Many people, however, are just decent people who do strive to live up to the values presented by their culture. If these values are exalting virtue, then the average good person strives for greater virtue.
This year, I decided to begin reading the Bible through. I’ve read parts of it over and over my whole life, but I had never read it from cover to cover. So I have been reading or listening to the whole books of the Bible. Putting aside, for the purpose of this post, the many fascinating things I have realized or discovered, one of the things that I kept coming back to was what it must have been like when the majority of people in educated society, across Europe and in some other parts of the world, were all familiar with these works.
The books of Kings and Chronicles, for instance, are not only fascinating and full of action and drama but also filled with many specific incidents useful for examples for all manners of different types of things—moral, historical, etc.—the kind of thing that a group of people with a shared culture would use as references.
The more I listened, the more I regretted not having lived in a time when the Bible made up the lion’s share of shared cultural context. (I tried writing that without using share twice, but…there it is.)
The story to which a culture subscribes dictates the ideals presented.
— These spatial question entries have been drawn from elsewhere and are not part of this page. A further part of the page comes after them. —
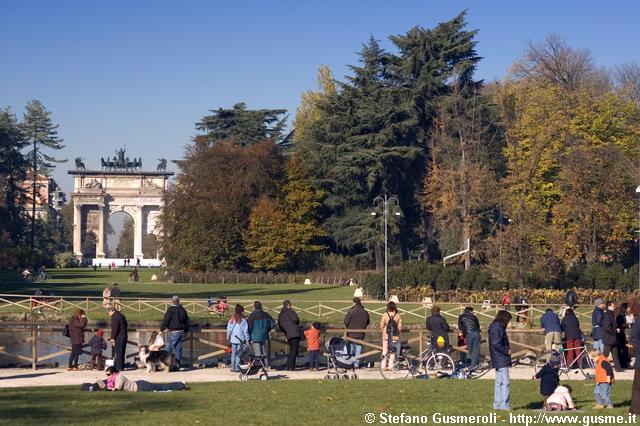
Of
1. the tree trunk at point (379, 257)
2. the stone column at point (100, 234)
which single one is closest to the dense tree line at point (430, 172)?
the tree trunk at point (379, 257)

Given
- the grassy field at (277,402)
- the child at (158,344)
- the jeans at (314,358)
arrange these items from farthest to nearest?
the child at (158,344)
the jeans at (314,358)
the grassy field at (277,402)

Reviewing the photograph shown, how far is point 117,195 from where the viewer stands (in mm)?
151000

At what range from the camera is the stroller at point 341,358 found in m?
23.7

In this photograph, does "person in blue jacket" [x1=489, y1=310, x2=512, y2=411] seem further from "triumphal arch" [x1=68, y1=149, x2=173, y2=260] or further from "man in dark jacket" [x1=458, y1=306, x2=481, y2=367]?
"triumphal arch" [x1=68, y1=149, x2=173, y2=260]

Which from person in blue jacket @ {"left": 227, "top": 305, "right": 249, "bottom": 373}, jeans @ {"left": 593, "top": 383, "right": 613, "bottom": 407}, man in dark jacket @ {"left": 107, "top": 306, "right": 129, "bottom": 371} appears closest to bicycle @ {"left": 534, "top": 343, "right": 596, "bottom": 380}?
jeans @ {"left": 593, "top": 383, "right": 613, "bottom": 407}

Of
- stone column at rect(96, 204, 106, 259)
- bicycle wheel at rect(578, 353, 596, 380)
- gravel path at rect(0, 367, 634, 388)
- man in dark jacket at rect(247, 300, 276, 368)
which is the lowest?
gravel path at rect(0, 367, 634, 388)

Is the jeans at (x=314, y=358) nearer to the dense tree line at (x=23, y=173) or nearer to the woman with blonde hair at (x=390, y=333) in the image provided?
the woman with blonde hair at (x=390, y=333)

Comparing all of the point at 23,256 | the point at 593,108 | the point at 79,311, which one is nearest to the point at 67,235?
the point at 23,256

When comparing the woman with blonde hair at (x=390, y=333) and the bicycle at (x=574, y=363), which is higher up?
the woman with blonde hair at (x=390, y=333)

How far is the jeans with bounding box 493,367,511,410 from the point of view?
56.8ft

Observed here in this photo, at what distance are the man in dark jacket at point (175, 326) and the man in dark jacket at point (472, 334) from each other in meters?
6.25

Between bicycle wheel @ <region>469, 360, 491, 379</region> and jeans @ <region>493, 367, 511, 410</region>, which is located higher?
jeans @ <region>493, 367, 511, 410</region>

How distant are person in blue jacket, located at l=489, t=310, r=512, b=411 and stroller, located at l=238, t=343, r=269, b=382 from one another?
7127mm

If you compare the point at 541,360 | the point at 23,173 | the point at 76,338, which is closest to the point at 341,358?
the point at 541,360
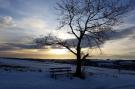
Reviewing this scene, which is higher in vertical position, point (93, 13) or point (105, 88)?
point (93, 13)

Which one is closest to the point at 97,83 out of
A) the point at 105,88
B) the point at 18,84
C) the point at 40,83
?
the point at 105,88

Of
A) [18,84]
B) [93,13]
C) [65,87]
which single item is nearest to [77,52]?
[93,13]

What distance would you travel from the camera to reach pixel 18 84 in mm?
21656

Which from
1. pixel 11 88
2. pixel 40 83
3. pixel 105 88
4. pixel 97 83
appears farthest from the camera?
pixel 97 83

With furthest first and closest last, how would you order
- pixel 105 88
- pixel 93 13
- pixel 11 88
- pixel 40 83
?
pixel 93 13
pixel 105 88
pixel 40 83
pixel 11 88

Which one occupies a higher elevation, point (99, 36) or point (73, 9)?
point (73, 9)

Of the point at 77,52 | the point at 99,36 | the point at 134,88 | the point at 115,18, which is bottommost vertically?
the point at 134,88

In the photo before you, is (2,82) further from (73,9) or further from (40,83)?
(73,9)

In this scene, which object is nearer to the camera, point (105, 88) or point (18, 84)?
point (18, 84)

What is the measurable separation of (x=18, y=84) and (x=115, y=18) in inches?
590

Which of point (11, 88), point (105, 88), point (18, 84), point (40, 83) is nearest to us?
point (11, 88)

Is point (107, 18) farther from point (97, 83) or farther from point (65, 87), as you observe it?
point (65, 87)

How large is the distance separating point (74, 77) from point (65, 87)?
5786mm

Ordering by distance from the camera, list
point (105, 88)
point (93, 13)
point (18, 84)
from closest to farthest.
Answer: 1. point (18, 84)
2. point (105, 88)
3. point (93, 13)
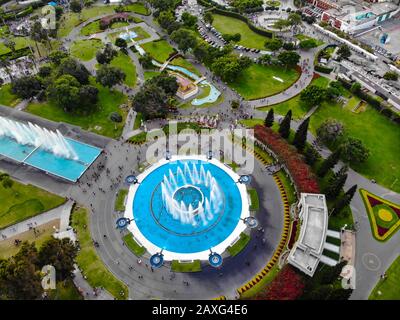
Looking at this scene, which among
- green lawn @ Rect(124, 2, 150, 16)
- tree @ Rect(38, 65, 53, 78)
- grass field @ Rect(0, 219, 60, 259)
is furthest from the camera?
green lawn @ Rect(124, 2, 150, 16)

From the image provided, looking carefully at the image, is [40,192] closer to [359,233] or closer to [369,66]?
[359,233]

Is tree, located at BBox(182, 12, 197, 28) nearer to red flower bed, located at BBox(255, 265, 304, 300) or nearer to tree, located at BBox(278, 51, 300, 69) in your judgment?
tree, located at BBox(278, 51, 300, 69)

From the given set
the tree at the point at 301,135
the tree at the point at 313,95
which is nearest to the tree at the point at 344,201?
the tree at the point at 301,135

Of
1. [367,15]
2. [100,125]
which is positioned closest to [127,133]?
[100,125]

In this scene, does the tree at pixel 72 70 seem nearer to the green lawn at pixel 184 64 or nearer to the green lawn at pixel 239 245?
the green lawn at pixel 184 64

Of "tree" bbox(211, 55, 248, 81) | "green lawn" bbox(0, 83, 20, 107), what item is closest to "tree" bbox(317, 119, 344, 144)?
"tree" bbox(211, 55, 248, 81)

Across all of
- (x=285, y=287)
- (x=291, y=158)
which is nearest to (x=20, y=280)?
(x=285, y=287)

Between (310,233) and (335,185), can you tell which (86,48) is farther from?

If the cultural ideals celebrate vice, people stop even striving for virtue. So what cultural story is presented to the young becomes a matter of extreme importance to the virtue of both the culture and the individual.
The less understanding our society has of the foundational works upon which it is based—the Bible and the Classical Works—the less ability we have to spot the deviations from the canon that is the fundamental story of Western Civilization.
Thus our story has gone from one that is good for mankind and encourages healthy normal human beings—whether or not all members live up to this—to one that is upsidedown, encouraging the belief that left is right, up is down and boys are girls.
But what is the solution? All human institutions, even those that represent heavenly things, seem flawed.
What are your thoughts on how to protect such a precious and valuable story?